▶ _Problems to work on_:
**A)** From the Hadoop file path question, extract the part that opens with the words containing "at java.io.FileInputStream.<init>(FileInputStream.java:93)" and closes with "at org.apache.hadoop.mapred.MapTask.run(MapTask.java:340)".
**B)** In the Hadoop file path question, which port number appears in the path named in the exception?
**C)** List every argument that follows "hadoop jar" in the command given in the Hadoop file path question.

▶ _Page extract_:
How to specify path of a file in java/terminal on Hadoop? - java

I am running a task on Hadoop2:
$hadoop jar hipi.jar "/5" "/processWOH" 1
hipi.jar: the jar file name
"/5": the input folder name
"/processWOH": the output folder name
I am getting and exception regarding the path /localhost:9000/5/LC814000.tif:
Error: java.io.FileNotFoundException: /localhost:9000/5/LC814000.tif (No such file or directory)
at java.io.FileInputStream.open0(Native Method)
at java.io.FileInputStream.open(FileInputStream.java:195)
at java.io.FileInputStream.<init>(FileInputStream.java:138)
at java.io.FileInputStream.<init>(FileInputStream.java:93)
at ProcessWithoutHIPI.ProcessRecordReaderWOH.getCurrentKey(ProcessRecordReaderWOH.java:81)
at ProcessWithoutHIPI.ProcessRecordReaderWOH.getCurrentKey(ProcessRecordReaderWOH.java:1)
at org.apache.hadoop.mapred.MapTask$NewTrackingRecordReader.getCurrentKey(MapTask.java:507)
at org.apache.hadoop.mapreduce.task.MapContextImpl.getCurrentKey(MapContextImpl.java:70)
at org.apache.hadoop.mapreduce.lib.map.WrappedMapper$Context.getCurrentKey(WrappedMapper.java:81)
at org.apache.hadoop.mapreduce.Mapper.run(Mapper.java:145)
at org.apache.hadoop.mapred.MapTask.runNewMapper(MapTask.java:764)
at org.apache.hadoop.mapred.MapTask.run(MapTask.java:340)
at org.apache.hadoop.mapred.YarnChild$2.run(YarnChild.java:167)
at java.security.AccessController.doPrivileged(Native Method)
at javax.security.auth.Subject.doAs(Subject.java:422)
at org.apache.hadoop.security.UserGroupInformation.doAs(UserGroupInformation.java:1548)
at org.apache.hadoop.mapred.YarnChild.main(YarnChild.java:162)

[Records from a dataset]
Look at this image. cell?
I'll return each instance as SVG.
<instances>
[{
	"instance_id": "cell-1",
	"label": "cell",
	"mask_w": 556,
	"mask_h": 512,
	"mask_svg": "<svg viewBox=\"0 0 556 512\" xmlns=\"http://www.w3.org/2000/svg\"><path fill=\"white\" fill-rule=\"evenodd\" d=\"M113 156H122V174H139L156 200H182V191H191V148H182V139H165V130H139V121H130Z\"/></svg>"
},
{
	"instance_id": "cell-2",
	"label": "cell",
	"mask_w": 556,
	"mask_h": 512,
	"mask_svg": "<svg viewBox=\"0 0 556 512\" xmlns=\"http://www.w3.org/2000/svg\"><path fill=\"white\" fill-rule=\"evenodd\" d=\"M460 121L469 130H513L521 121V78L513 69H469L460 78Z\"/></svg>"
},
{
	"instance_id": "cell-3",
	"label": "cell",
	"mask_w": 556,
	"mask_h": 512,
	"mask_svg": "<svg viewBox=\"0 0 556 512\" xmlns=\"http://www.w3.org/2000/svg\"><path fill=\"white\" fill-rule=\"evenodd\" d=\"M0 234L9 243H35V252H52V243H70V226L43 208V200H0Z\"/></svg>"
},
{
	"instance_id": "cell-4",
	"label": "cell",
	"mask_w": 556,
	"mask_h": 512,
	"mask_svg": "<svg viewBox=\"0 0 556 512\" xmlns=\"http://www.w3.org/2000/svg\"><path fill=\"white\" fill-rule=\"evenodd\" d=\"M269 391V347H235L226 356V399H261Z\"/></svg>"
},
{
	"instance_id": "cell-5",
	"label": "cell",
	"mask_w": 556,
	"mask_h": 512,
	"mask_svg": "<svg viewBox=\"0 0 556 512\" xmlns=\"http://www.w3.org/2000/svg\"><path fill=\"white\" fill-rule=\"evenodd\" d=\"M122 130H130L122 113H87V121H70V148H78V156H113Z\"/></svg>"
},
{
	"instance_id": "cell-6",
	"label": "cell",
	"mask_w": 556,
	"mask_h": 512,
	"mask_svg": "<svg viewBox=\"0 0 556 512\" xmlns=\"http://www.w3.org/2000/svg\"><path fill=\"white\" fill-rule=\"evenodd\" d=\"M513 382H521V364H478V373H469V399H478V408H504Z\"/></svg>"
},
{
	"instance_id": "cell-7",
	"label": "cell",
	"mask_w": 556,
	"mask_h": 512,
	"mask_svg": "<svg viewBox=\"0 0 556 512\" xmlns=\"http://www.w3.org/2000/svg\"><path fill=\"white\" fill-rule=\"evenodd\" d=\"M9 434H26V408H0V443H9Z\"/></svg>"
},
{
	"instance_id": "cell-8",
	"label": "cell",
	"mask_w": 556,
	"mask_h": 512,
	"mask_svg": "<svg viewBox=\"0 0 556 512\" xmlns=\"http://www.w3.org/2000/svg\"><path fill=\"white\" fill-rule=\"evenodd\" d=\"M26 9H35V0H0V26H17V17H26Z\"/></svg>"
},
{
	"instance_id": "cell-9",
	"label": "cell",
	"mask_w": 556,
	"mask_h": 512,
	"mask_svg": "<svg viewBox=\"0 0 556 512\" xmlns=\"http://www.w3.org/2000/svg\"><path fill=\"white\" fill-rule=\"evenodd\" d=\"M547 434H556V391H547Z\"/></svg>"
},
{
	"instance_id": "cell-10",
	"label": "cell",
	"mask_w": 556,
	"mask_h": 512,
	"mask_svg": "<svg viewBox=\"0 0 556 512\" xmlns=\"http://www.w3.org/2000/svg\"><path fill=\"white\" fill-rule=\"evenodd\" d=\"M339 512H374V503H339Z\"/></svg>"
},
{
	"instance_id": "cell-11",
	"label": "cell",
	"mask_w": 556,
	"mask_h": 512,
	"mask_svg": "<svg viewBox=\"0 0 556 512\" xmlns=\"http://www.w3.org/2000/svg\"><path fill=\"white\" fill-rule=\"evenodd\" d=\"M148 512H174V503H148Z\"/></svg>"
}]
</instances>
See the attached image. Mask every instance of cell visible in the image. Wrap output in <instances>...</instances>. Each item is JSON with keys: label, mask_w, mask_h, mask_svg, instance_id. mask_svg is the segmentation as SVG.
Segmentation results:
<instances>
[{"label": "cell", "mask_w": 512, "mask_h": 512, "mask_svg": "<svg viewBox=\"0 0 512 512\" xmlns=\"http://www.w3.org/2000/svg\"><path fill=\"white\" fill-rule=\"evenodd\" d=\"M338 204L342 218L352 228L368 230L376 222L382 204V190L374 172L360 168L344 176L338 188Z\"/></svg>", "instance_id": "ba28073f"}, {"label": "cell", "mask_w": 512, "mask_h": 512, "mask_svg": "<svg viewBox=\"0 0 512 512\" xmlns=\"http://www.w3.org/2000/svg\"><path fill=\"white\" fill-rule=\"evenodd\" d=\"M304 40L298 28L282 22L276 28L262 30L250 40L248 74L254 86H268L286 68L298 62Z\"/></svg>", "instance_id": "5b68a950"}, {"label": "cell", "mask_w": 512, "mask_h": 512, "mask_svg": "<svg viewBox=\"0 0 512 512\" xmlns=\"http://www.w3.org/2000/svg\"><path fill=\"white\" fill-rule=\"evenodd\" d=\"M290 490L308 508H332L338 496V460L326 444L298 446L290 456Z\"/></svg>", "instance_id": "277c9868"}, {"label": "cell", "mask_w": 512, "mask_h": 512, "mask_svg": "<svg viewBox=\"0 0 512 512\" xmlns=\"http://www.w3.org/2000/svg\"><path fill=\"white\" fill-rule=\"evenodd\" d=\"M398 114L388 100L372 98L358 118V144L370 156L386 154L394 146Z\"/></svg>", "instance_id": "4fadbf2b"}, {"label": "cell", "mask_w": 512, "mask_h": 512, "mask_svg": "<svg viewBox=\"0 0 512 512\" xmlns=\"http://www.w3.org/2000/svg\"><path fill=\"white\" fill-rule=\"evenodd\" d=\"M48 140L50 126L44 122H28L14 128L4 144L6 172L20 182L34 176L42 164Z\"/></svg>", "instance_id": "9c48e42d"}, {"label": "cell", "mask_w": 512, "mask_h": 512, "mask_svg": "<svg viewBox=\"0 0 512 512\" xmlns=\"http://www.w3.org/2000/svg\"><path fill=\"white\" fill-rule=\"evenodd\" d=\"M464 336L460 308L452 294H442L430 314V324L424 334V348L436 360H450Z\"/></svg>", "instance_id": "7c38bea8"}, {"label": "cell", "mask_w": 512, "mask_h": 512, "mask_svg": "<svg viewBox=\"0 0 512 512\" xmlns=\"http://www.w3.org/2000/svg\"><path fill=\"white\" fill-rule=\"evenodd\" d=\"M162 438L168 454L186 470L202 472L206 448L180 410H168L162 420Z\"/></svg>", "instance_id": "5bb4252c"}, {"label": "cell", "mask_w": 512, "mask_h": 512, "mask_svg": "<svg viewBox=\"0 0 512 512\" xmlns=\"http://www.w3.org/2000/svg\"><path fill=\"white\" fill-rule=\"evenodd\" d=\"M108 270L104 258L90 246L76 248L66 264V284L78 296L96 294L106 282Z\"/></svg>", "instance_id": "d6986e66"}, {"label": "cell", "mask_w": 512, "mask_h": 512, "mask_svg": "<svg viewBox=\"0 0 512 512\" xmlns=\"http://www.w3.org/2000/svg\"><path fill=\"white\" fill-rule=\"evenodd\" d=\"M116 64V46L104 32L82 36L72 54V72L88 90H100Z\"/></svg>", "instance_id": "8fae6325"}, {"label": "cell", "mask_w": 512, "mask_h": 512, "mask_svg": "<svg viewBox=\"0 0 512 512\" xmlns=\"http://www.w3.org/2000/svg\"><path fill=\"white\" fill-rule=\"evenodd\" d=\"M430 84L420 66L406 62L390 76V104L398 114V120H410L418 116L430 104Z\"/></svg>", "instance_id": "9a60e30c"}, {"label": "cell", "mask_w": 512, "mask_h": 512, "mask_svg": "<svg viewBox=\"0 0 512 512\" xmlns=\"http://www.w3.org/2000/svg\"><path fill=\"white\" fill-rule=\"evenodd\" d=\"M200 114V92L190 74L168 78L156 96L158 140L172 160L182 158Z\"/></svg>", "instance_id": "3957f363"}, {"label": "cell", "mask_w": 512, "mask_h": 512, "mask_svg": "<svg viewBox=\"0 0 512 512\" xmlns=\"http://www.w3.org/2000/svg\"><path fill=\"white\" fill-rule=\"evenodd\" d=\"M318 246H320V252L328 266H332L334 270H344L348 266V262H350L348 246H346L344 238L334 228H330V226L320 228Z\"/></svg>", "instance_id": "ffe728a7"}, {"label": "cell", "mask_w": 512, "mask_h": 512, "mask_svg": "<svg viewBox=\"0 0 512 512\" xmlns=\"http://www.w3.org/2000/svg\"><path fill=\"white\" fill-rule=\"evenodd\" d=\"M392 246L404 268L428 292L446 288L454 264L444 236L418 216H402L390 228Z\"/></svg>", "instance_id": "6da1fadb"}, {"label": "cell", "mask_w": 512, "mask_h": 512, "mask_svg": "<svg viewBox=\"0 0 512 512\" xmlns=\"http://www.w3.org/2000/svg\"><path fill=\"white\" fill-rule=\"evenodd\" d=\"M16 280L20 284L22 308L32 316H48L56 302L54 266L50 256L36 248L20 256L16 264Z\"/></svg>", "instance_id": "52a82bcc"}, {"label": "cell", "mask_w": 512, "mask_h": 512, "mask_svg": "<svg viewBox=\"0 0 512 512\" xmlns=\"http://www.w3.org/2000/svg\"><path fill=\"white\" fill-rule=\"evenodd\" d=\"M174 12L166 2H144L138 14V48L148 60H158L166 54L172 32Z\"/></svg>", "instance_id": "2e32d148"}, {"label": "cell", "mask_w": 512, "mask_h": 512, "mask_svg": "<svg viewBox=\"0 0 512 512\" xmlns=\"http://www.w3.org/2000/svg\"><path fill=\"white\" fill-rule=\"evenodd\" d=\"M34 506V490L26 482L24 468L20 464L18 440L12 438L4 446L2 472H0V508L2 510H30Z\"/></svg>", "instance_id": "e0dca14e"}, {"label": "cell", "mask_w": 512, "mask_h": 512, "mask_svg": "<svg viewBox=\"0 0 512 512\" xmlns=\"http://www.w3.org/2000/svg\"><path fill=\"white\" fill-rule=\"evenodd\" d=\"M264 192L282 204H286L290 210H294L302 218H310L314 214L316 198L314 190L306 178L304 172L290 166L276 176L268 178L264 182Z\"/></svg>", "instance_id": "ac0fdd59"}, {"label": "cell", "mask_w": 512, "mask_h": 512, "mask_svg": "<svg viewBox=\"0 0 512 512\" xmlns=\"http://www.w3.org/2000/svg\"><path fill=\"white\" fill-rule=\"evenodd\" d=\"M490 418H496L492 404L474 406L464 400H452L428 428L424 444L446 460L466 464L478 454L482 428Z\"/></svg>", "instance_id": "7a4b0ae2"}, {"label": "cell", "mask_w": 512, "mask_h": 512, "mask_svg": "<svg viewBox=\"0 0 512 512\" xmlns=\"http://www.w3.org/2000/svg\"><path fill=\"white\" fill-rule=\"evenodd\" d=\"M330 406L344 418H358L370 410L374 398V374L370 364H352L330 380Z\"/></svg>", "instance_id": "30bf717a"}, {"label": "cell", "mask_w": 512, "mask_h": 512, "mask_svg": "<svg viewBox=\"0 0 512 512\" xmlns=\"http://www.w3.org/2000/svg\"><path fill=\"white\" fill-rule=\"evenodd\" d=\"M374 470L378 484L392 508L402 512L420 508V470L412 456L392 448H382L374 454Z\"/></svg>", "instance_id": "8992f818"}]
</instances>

▶ _Results of the exercise_:
**A)**
at java.io.FileInputStream.<init>(FileInputStream.java:93)
at ProcessWithoutHIPI.ProcessRecordReaderWOH.getCurrentKey(ProcessRecordReaderWOH.java:81)
at ProcessWithoutHIPI.ProcessRecordReaderWOH.getCurrentKey(ProcessRecordReaderWOH.java:1)
at org.apache.hadoop.mapred.MapTask$NewTrackingRecordReader.getCurrentKey(MapTask.java:507)
at org.apache.hadoop.mapreduce.task.MapContextImpl.getCurrentKey(MapContextImpl.java:70)
at org.apache.hadoop.mapreduce.lib.map.WrappedMapper$Context.getCurrentKey(WrappedMapper.java:81)
at org.apache.hadoop.mapreduce.Mapper.run(Mapper.java:145)
at org.apache.hadoop.mapred.MapTask.runNewMapper(MapTask.java:764)
at org.apache.hadoop.mapred.MapTask.run(MapTask.java:340)

**B)** 9000

**C)**
- hipi.jar
- "/5"
- "/processWOH"
- 1